◆ **About this exercise**
Extend the text below on Dickens and the rise of restaurants, continuing from its final sentence.

Reprinted with permission of the author
Published on this site August 26, 2015
On April 18th, 1868, there was a large press dinner for Charles Dickens at the famed Delmonico's Restaurant in New York City. Today the name of Delmonico's brings to mind a long closed upscale restaurant of the 19th century that features in a song from Hello Dolly or an expensive but not very good restaurant in Lower Manhattan today.
Actually Delmonico's was a remarkable restaurant in Dickens's time and deserves our special attention.
Does anyone know how many times "restaurants" are mentioned in the complete works of Dickens? Can you think of any?
I bet you’re thinking of pubs, city taverns, country inns, chop houses, coffee houses, wine shops...any restaurants? I only found two instances. Once in Dombey and Son and once in a short story called "The Other Garret" in 1851. Both of these restaurants were in Paris and neither restaurant is described in any detail or even named, as opposed to such Dickensian taverns as the George and Vulture or the Maypole Inn.
Restaurants were actually a new idea at the beginning of the 19th century. Before restaurants, and this goes back to antiquity, if you didn’t eat at home you relied on taverns or inns for your meals. And there you were served with whatever the proprietor had gotten from the neighboring farms that day. You had no choice of dishes.
If you were staying at an inn, you paid a set fee for your lodgings and your meals, and you probably ate at a scheduled time and probably sat with strangers, sharing whatever food was placed on the tables. This usually meant that everyone ate very quickly. And everyone paid the same price, whether you had a large meal or a small one, depending either on your appetite or the quickness of your hands and mouth. The locals wouldn’t want to eat there.
Taverns were more interested in selling ale, beer, and other spirits than food, and so they also had a very limited choice of food.
Of course, there were also vendors on the streets selling oysters, shrimps, pineapples, oranges, calling out, "Two a Pinny," or perhaps, "pertaters, kearots and turnups." That song in the musical, Oliver! is actually rather accurate. Nuts, muffins, crumpets and rock-candy were sold from stalls, wheeled stands or even trays. You could buy a glass of almost anything but alcohol on the street – ginger-beer, sassafras tea, curds and whey, coffee, milk; but not good old plain, safe drinking water. This was the world that Dickens loved to write about.
The first restaurant recorded in the Western World, that was in the form of what we think of as a restaurant, where the emphasis was on selling food, was a Parisian establishment in 1782. It sold a soup made out of sheep feet and a white sauce – which would have been nourishing and inexpensive. The word for this concoction was "restaurant" which meant in 18th century French, "food that restores." The word soon changed from meaning "what was sold" to "where it was sold."
The French Revolution helped the idea of restaurants to spread as chefs and cooks for the aristocracy lost their positions and displaced people from all over needed sustenance as they traveled throughout the country. The new French importation, the restaurant, then spread to England and to the USA.

◆ **Extracted material**
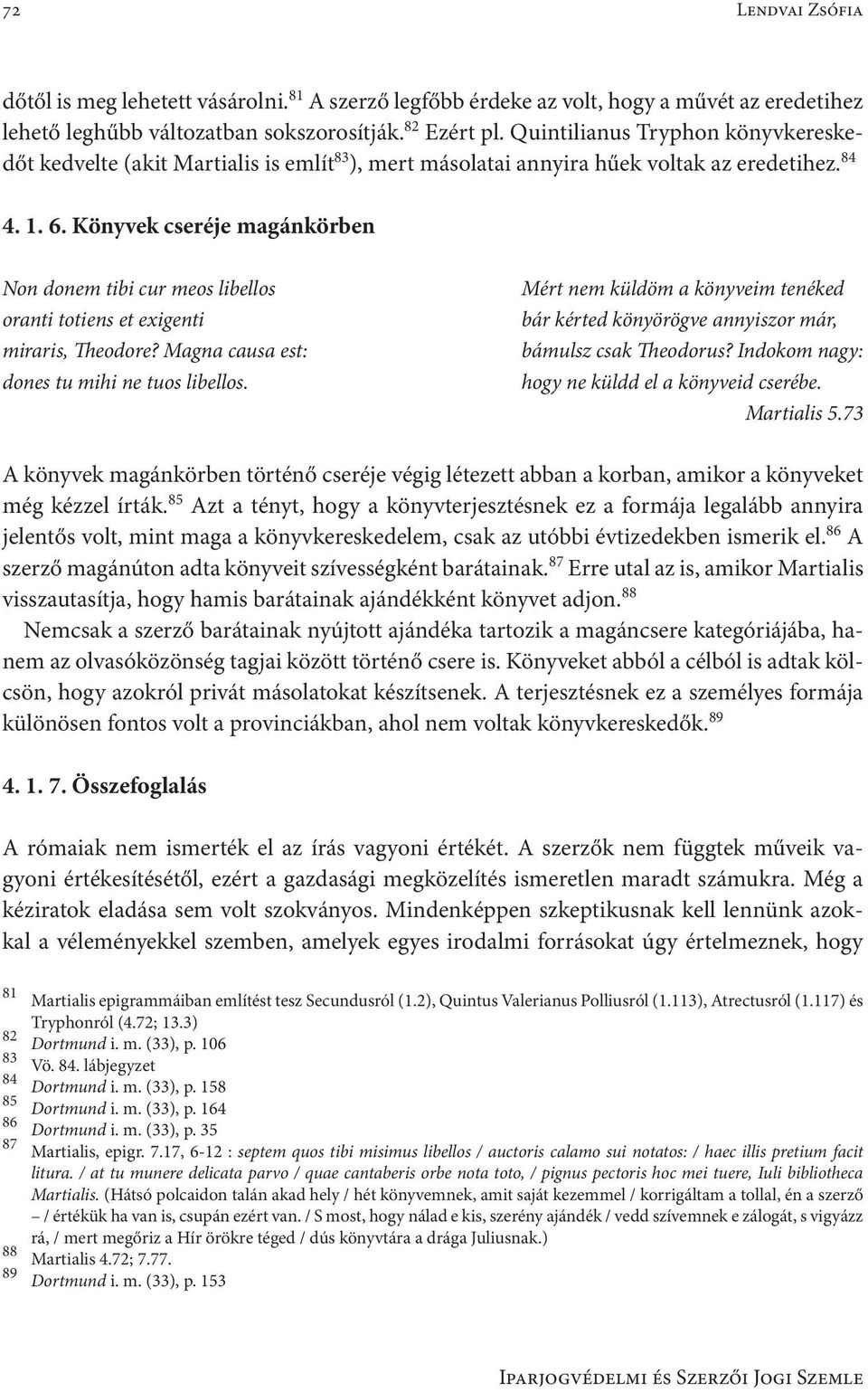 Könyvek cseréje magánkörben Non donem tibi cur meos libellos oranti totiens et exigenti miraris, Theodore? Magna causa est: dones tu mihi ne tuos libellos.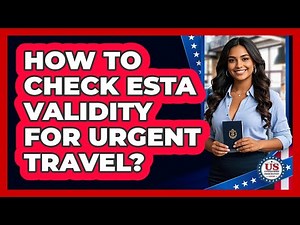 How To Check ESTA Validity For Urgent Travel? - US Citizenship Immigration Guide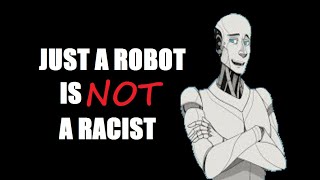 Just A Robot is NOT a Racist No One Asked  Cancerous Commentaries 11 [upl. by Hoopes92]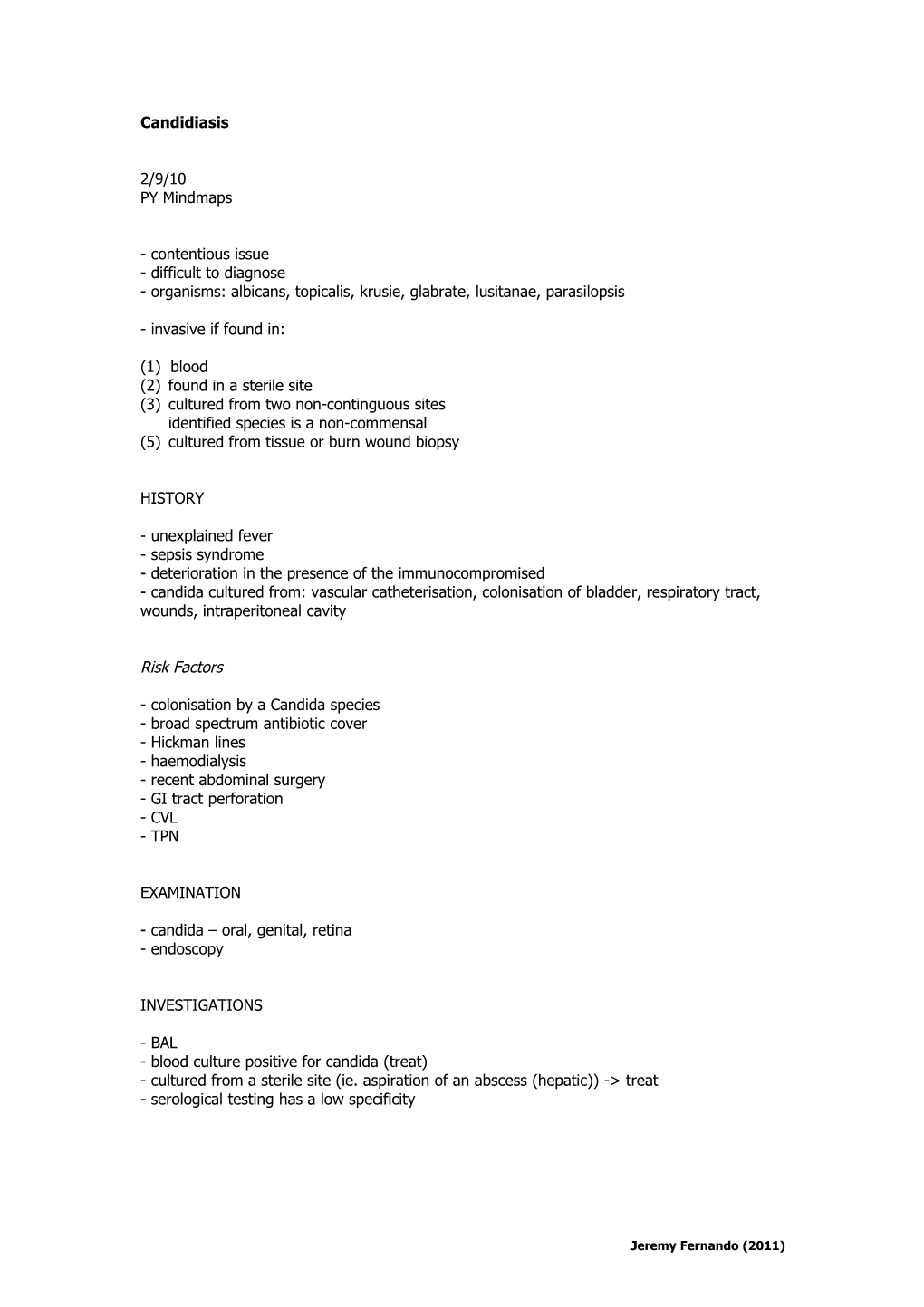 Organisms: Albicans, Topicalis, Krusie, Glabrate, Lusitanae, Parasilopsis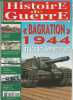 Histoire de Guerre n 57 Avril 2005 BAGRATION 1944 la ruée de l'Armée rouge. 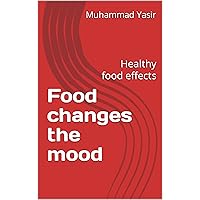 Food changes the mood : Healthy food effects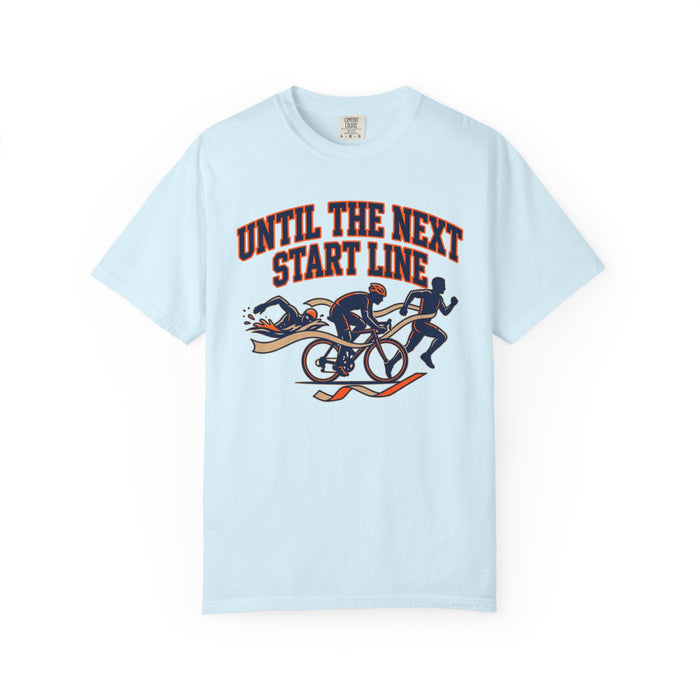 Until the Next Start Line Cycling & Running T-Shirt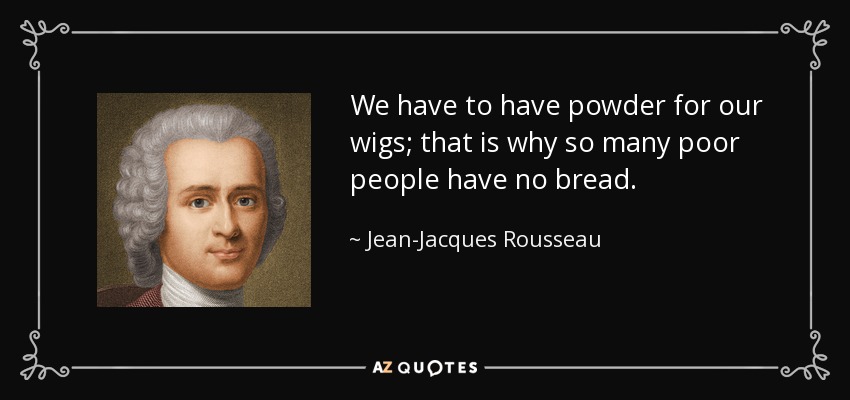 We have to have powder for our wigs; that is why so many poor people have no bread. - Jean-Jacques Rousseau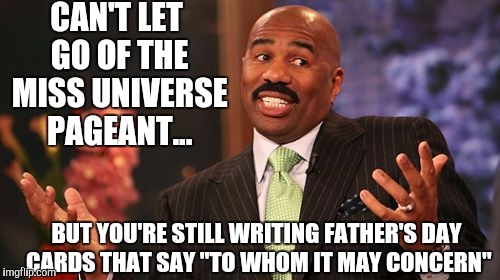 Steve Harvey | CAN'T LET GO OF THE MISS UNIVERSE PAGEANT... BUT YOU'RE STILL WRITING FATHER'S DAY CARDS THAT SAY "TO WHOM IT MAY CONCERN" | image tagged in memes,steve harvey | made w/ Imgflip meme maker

◆ **Answer for this exercise**
Jullien's Restrator in Boston was the first restaurant in the US, opening in 1794, but it still had a shared meal placed on a communal table with customers helping themselves.
The first restaurant that used the concept of each customer being served individually, at their own tables, with the specific food he or she ordered from a menu and arranged on a plate, was Delmonico's in New York City in 1830.
NEW YORK CITY - 1830
SOUTH WILLIAM, WILLIAM AND BEAVER STREETS ARE AT THE RIGHT SIDE OF THE TRIANGULAR PLOT OF LAND NEAR THE BOTTOM OF MANHATTAN
A Swiss-born sea captain, Giovanni Del Monico, (two parts to the last name) often traded in the mile long strip of civilization at the southern end of Manhattan. Giovanni realized that the European residents, mostly agents of export houses, might like something more civilized than the ubiquitous taverns that were scattered around town. He brought in his brother Pietro, who was a confectioner and in 1827 they opened a small café, selling coffee, wine and, of course, sweets and pastries. There were six tables and a few chairs. Three years later they expanded their menu to incorporate some of the ideas of that recent French development – the restaurant.
They anglicized their names to John and Peter Delmonico and opened the first restaurant to offer a leisurely lunch and dinner.
Delmonico's offered only the highest quality foods prepared with the most delicious recipes. They did not worry if the food had to be highly priced...as long as it was of the highest quality.
They offered the finest wines and served their food on fine china, and on (for the first time in America) – tablecloths. Their guests sat at their own tables – not with strangers. The staff was always professionally courteous. They also had the first printed menu and an extensive selection of food.
SPECIAL PROMOTIONAL MONEY FOR THE SOUTH WILLIAM AND BEAVER STREETS RESTAURANT
In 1836, they bought a plot of land at the corner of William, South William and Beaver Streets and erected the first building that was designed to be a restaurant. This building was 3½ stories high, with an entrance on the corner that featured two marble Corinthian columns from the ruins of Pompeii. There were large dining rooms called saloons, private dining rooms and 16,000 bottles of imported French wine in the cellar.
With this building the brothers for the first time officially called their establishment "Delmonico’s Restaurant."
The public called the building "The Citadel."
Think about what they achieved without modern technology.
There were no refrigerators or canned goods; everything had to be in season and fresh.
The brothers bought a 220 acre farm on Long Island in 1834. There they could grow vegetables for their restaurant. They also had to have their sources for livestock nearby, as well as cows for milk, cream and cheese.
The kitchen was on the third floor – you wouldn’t want your guests to have to climb stairs in those pre-elevator days.
There was no gas at the start of the century so everything was cooked with wood or coal. Dining at night would be by candlelight. Of course, by the time of the Dickens Press Dinner gas would be available for illumination and cooking.
Over the years their chefs introduced some classic dishes to the world: Oysters Rockefeller, Baked Alaska, Eggs Benedict, Chicken à la King, Delmonico steaks, Delmonico potatoes, Hamburg Steak...later called Hamburger, and Lobster Wenberg.
Lobster Wenberg was named by the renowned chef, Charles Renhofer after a friend of his, a shipping magnate named Ben Wenberg. But they had a falling out so the chef reversed the first three letters of his former friend’s name and it became Lobster Newberg.
Delmonico Steak was item 86 on the menu and when it sold out the wait-staff would say that it was 86'd.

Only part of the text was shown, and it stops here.